中国ブランドが躍進しているとはいえ、上位はやはり海外ブランドが強いのが現状だ。

「90后」「00后」の取り込みが急務

セールの熱狂という意味では盛り上がりに欠けながらも、アリババのGMVが前年を上回ったのは、「90后(1990年以降生まれ)」と「00后」の購買力にあるとみられる。前出の同社のプレスリリースによると、90后と00后が購入者全体の45%を占め、とくに00后は昨年より25%増えた。

また、JD.comのWeiboでの投稿によると、予約販売開始の10月20日の4時間における購入者の年齢分布は、18〜35歳が前年比70%増加した。若い世代の購入が増えたことが、中国ブランドのプレセンスを高めた一因になっていると考えられる。

しかし美容分野に限ると、現時点の情報からは、中国ブランドが大躍進したという印象をあまり受けない。依然として、グローバルで知名度のある大手海外ブランドが強かったのが実情だ。

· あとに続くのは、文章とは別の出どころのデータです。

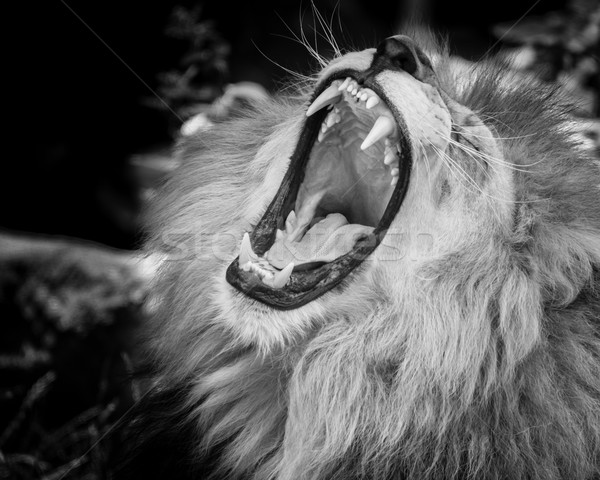 Stock photo: Black and white Portrait of  a roaring lion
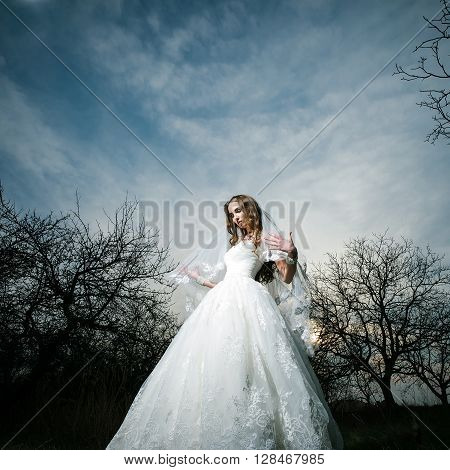 Beautiful Bride In Dusk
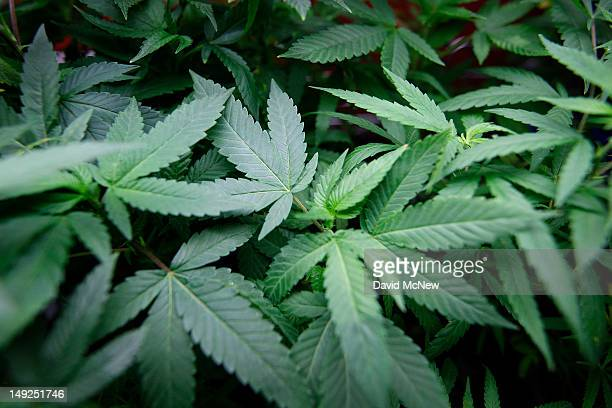 Marijuana plants grow at Perennial Holistic Wellness Center medical marijuana dispensary which opened in 2006 on July 25 2012 in Los Angeles...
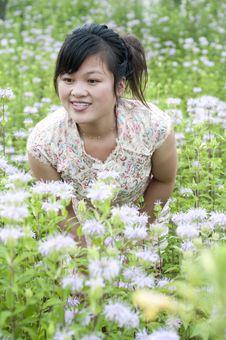 Free Aromatous Garden Royalty Free Stock Photo - 14963505
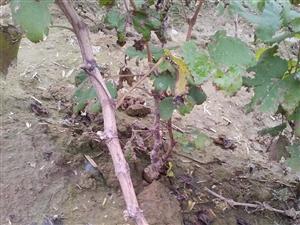 大量批�l出售一年夏黑、A17葡萄苗,根系...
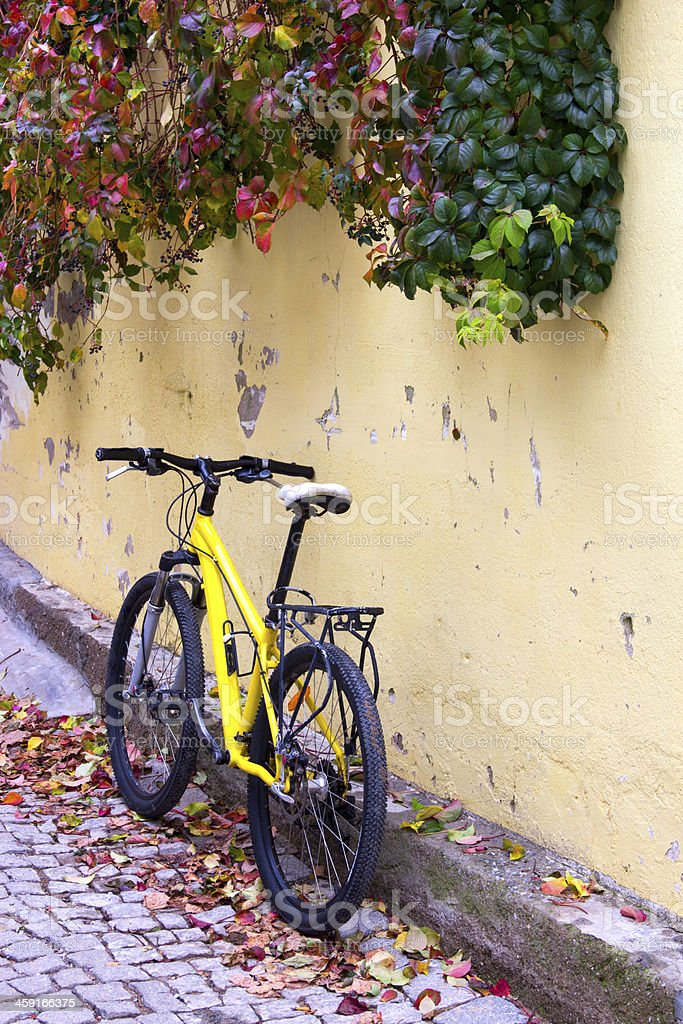 Bicycle Leaning Against Wall stock photo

しかしながら、トップを追う中位グループには中国ブランドがひしめき合っており、し烈な競争が繰り広げられていることが想像される。

その状況において、日本を含む中堅規模の海外ビューティブランドが売上を拡大させていくことは容易ではない。11月1日時点で1億元を超えた日本ブランドの多くは資生堂傘下で、資生堂以外の日本ブランドの存在感が低下しているようにもみえる。人気KOLのライブコマースで日本製品が取り上げられることも少ないなか、ますます購買力を高める90后と00后に向け、どのようにアプローチし、ファンとして取り込んでいけるかが、中国市場での成功を左右する重要なカギとなる。